(Images for object localization)

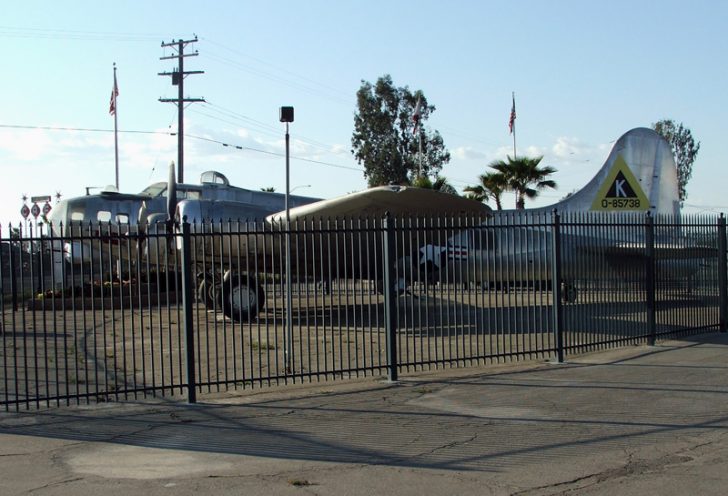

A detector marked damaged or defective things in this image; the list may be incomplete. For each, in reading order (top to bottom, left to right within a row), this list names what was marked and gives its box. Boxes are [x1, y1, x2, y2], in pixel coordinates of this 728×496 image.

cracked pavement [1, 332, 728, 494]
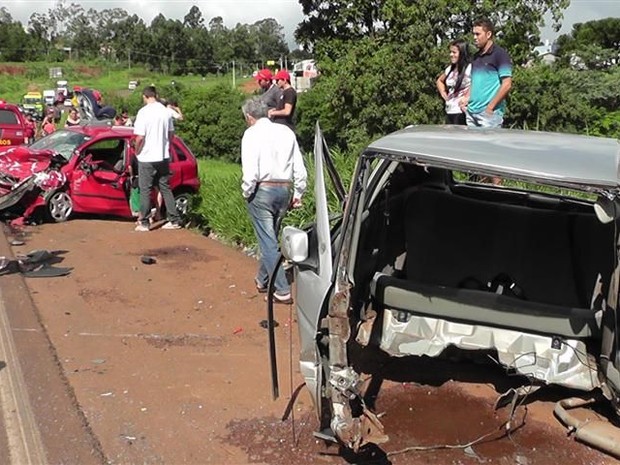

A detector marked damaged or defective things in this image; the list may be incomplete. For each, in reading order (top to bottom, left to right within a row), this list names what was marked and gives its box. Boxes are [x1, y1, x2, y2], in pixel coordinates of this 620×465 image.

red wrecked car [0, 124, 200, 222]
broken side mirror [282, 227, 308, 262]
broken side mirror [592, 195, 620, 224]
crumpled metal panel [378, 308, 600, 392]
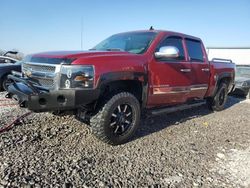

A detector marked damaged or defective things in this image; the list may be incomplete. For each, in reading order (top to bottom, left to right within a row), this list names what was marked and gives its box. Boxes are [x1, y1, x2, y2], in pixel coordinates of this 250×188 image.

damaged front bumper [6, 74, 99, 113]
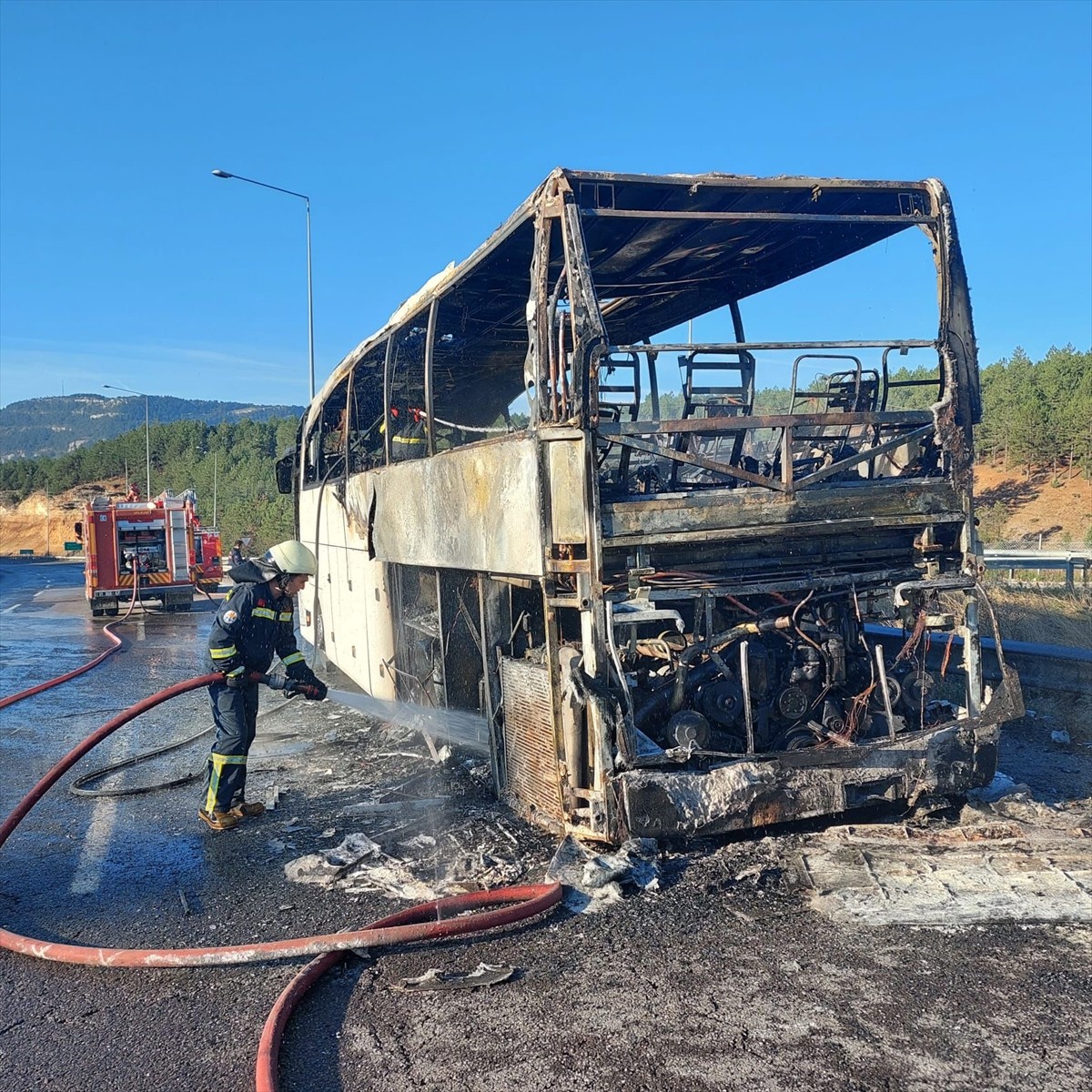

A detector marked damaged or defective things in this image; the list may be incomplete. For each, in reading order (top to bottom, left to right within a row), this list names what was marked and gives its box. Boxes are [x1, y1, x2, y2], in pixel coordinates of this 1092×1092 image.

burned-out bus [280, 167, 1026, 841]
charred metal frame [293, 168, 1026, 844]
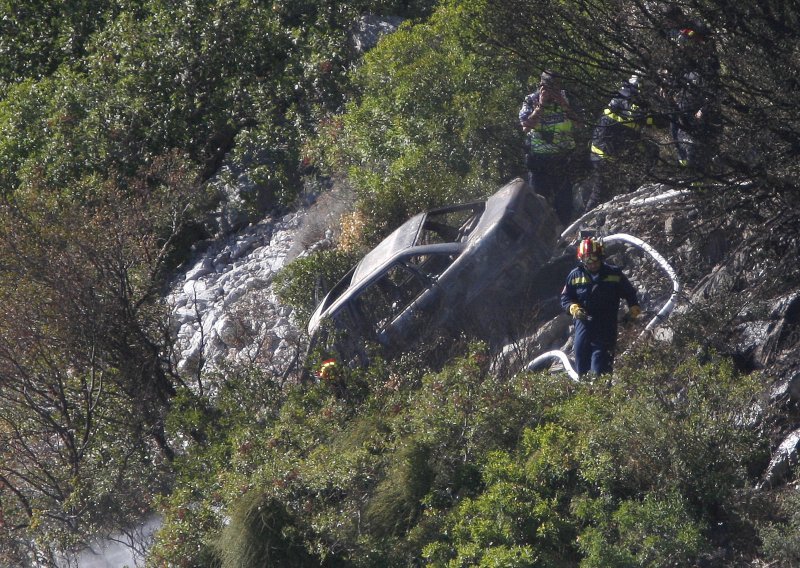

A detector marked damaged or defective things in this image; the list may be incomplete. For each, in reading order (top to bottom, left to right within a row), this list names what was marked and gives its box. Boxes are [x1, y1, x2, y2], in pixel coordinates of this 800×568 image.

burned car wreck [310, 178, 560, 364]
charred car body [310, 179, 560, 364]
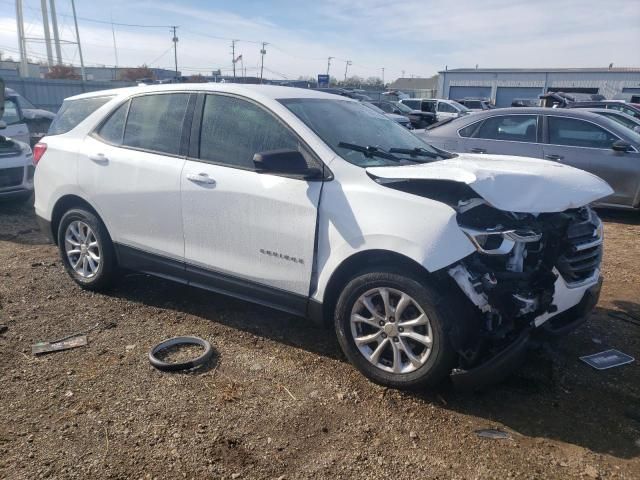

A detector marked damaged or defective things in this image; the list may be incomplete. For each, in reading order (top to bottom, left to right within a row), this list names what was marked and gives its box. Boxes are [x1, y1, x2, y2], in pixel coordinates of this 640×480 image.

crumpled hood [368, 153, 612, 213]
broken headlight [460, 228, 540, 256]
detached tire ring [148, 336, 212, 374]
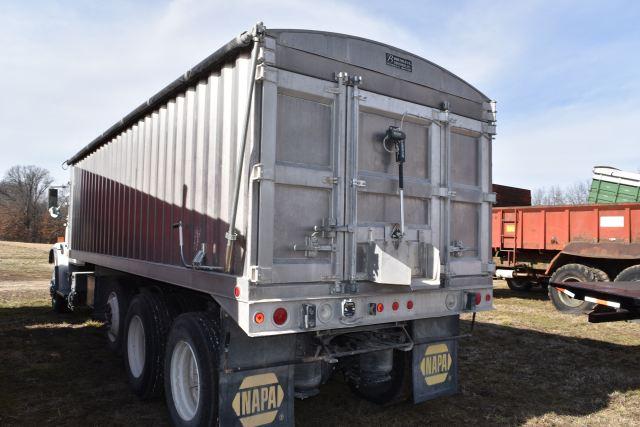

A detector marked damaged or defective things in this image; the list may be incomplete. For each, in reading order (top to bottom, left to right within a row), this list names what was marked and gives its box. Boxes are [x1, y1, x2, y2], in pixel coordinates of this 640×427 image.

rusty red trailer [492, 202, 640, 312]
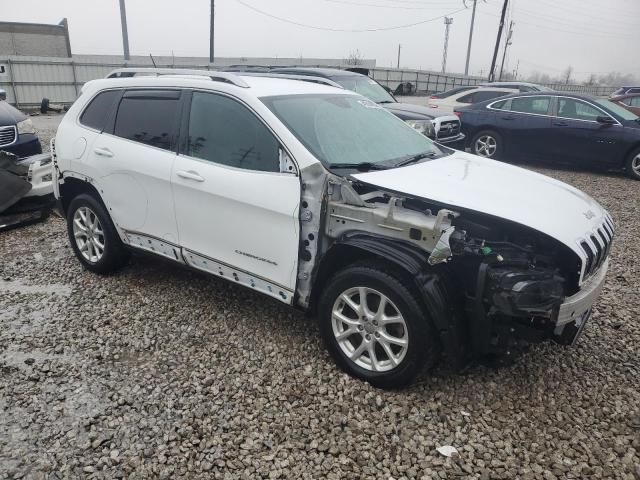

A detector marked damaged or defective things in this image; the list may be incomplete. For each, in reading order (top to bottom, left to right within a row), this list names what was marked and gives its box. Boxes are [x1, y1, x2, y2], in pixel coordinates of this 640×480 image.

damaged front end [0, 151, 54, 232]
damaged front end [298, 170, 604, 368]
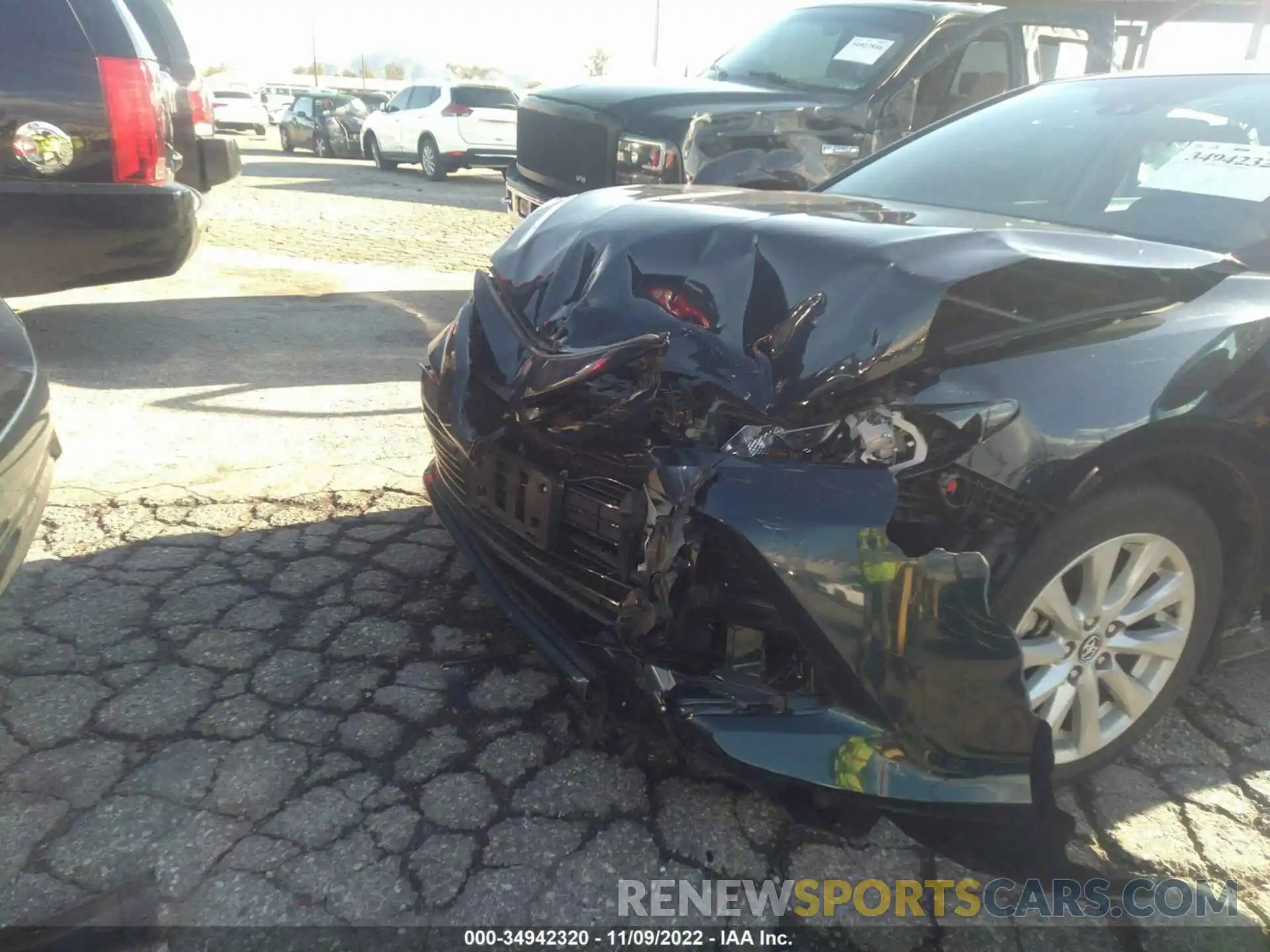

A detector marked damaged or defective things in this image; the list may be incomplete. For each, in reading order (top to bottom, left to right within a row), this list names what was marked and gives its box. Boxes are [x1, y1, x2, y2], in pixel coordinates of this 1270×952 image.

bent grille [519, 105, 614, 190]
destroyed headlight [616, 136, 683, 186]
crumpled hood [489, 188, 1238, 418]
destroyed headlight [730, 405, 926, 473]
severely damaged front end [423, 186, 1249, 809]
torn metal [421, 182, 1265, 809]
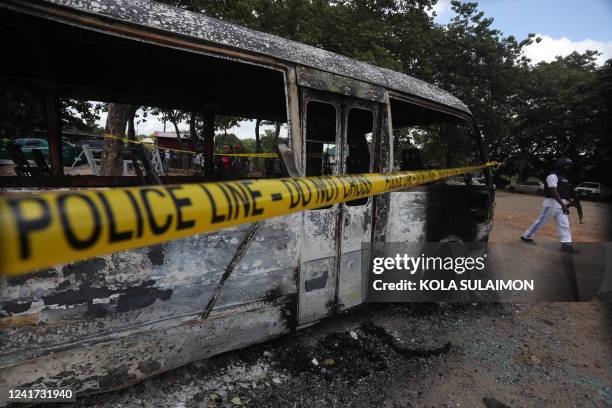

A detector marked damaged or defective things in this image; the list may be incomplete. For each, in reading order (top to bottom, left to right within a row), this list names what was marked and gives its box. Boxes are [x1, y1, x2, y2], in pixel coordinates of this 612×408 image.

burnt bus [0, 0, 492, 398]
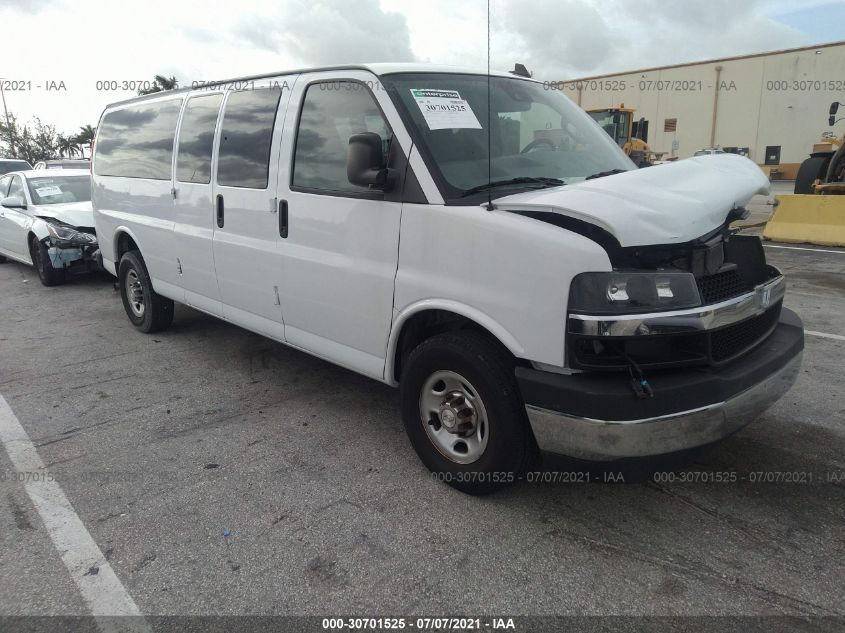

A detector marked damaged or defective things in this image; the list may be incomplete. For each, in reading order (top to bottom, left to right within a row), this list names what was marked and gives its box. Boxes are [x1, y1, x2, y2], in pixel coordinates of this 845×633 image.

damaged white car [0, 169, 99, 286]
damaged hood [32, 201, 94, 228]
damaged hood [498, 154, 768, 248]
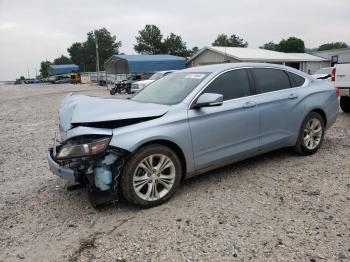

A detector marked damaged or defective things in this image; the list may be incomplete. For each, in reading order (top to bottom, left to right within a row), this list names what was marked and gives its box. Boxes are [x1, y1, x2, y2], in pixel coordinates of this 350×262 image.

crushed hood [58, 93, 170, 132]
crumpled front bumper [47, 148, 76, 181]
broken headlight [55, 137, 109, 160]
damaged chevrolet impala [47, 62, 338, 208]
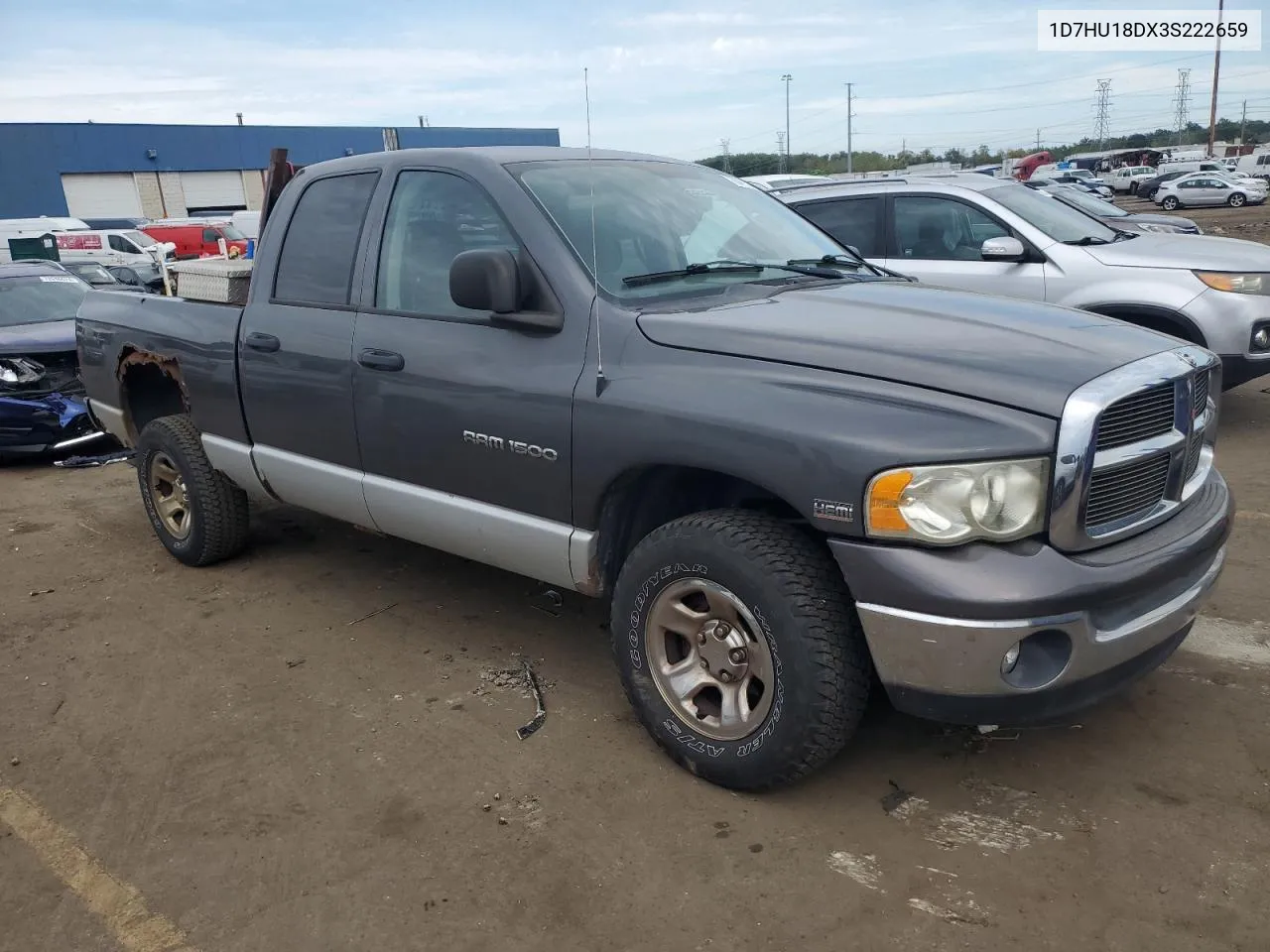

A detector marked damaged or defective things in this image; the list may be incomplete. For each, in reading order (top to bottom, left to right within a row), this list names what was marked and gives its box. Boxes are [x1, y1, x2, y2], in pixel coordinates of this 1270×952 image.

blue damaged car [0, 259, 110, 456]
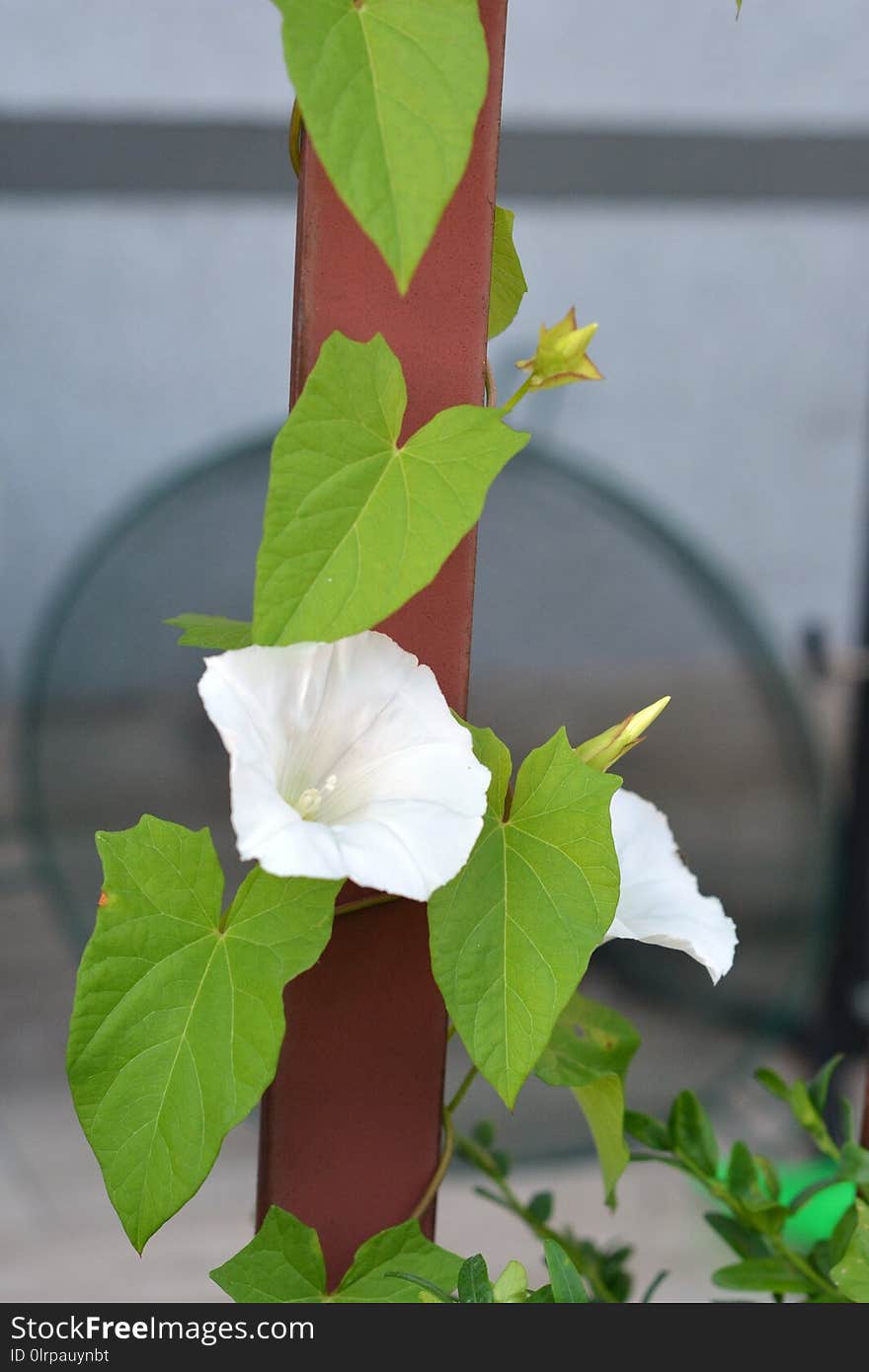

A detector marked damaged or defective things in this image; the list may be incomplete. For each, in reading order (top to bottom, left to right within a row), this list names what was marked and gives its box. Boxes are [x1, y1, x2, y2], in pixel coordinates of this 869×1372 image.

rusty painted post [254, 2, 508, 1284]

■ **Problem details**: The records above should be duplicated exactly, with none of their pictures kept.

■ **Task response**:
A detector marked damaged or defective things in this image; the list may be incomplete. For each, in reading order (top to bottom, left to right within a row), this list names what was marked and gives its box. Boxes are [x1, y1, x2, y2], in pixel coordinates of this 728×496 image.

cracked pavement [1, 332, 728, 494]

A detector marked damaged or defective things in this image; the list may be incomplete. For each, in reading order (top to bottom, left to right within a row), this list names what was marked and gives its box. Boxes are [x1, y1, x2, y2], in pixel coordinates of this 620×465 image.

red wrecked car [0, 124, 200, 222]
broken side mirror [282, 227, 308, 262]
broken side mirror [592, 195, 620, 224]
crumpled metal panel [378, 308, 600, 392]

A detector marked damaged or defective things in this image; the list may be incomplete. For each, in reading order (top to bottom, left to right within a row), this list names what was marked and gives its box. Boxes are [x1, y1, x2, y2], in pixel coordinates of this 250×188 image.

damaged front bumper [6, 74, 99, 113]

A detector marked damaged or defective things in this image; the list may be incomplete. For each, in reading order (top to bottom, left to right within a row), this list names what was marked and gives its box. Boxes are [x1, y1, x2, y2], in pixel coordinates of this 1092×1092 image.

burned-out bus [280, 167, 1026, 841]
charred metal frame [293, 168, 1026, 844]

A detector marked damaged or defective things in this image; the list may be incomplete. For each, in reading order (top to bottom, left to right within a row), this list names what was marked and gives its box. Boxes are [x1, y1, x2, y2], in pixel coordinates of this 800×568 image.

burned car wreck [310, 178, 560, 364]
charred car body [310, 179, 560, 364]

A detector marked damaged or defective things in this image; the list may be incomplete. For each, in reading order (top to bottom, left to right within a row), this list names what was marked and gives its box. Boxes are [x1, y1, x2, y2], in pixel coordinates of this 640×480 image.

crumpled hood [368, 153, 612, 213]
broken headlight [460, 228, 540, 256]
detached tire ring [148, 336, 212, 374]

A detector marked damaged or defective things in this image; the list may be incomplete. For each, in reading order (top to bottom, left to right within a row), this list names what was marked and gives its box. Boxes are [x1, y1, x2, y2], in pixel coordinates of this 640×427 image.

rusty red trailer [492, 202, 640, 312]

A detector marked damaged or defective things in this image; the list may be incomplete. For each, in reading order (top to bottom, left to right within a row), this list names what was marked and gives its box. Boxes are [x1, y1, x2, y2], in pixel coordinates of this 640×480 image.

damaged front end [0, 151, 54, 232]
damaged front end [298, 170, 604, 368]

A detector marked damaged or defective things in this image; the list may be incomplete. For each, in reading order (top to bottom, left to right within a row), this list names what was marked and gives its box. Boxes are [x1, y1, x2, y2], in pixel coordinates of this 1270×952 image.

bent grille [519, 105, 614, 190]
destroyed headlight [616, 136, 683, 186]
crumpled hood [489, 188, 1238, 418]
destroyed headlight [730, 405, 926, 473]
severely damaged front end [423, 186, 1249, 809]
torn metal [421, 182, 1265, 809]

A detector marked damaged or defective things in this image; the list may be incomplete. For each, in reading order (top to bottom, left to right within a row), this list names what was marked and gives its box. Boxes are [x1, y1, x2, y2], in pixel coordinates of this 612×408 image.

burnt bus [0, 0, 492, 398]

A detector marked damaged or defective things in this image; the list may be incomplete. For each, in reading order (top to bottom, left to right within a row), this list names what was marked and gives its box. Boxes are [x1, y1, x2, y2], in pixel coordinates of this 845×633 image.

damaged white car [0, 169, 99, 286]
damaged hood [32, 201, 94, 228]
damaged hood [498, 154, 768, 248]

A detector marked damaged or defective things in this image; the list may be incomplete. For each, in reading order (top to bottom, left to right within a row), this list names what was marked and gives its box. Boxes are [x1, y1, x2, y2], in pixel coordinates of this 350×262 image.

crushed hood [58, 93, 170, 132]
crumpled front bumper [47, 148, 76, 181]
broken headlight [55, 137, 109, 160]
damaged chevrolet impala [47, 62, 338, 208]

A detector marked damaged or defective things in this image; the list may be incomplete. For each, in reading order (top to bottom, left to right within a row), this list names what was marked and gives its box. Boxes are [x1, y1, x2, y2], in pixel coordinates of this 1270×952 image.

blue damaged car [0, 259, 110, 456]

A detector marked damaged or defective things in this image; the list may be incomplete. For each, in reading order (top to bottom, left to right within a row), this list names what was marked and gives its box. Boxes are [x1, y1, x2, y2], in pixel coordinates of this 869×1372 image.

rusty painted post [254, 2, 508, 1284]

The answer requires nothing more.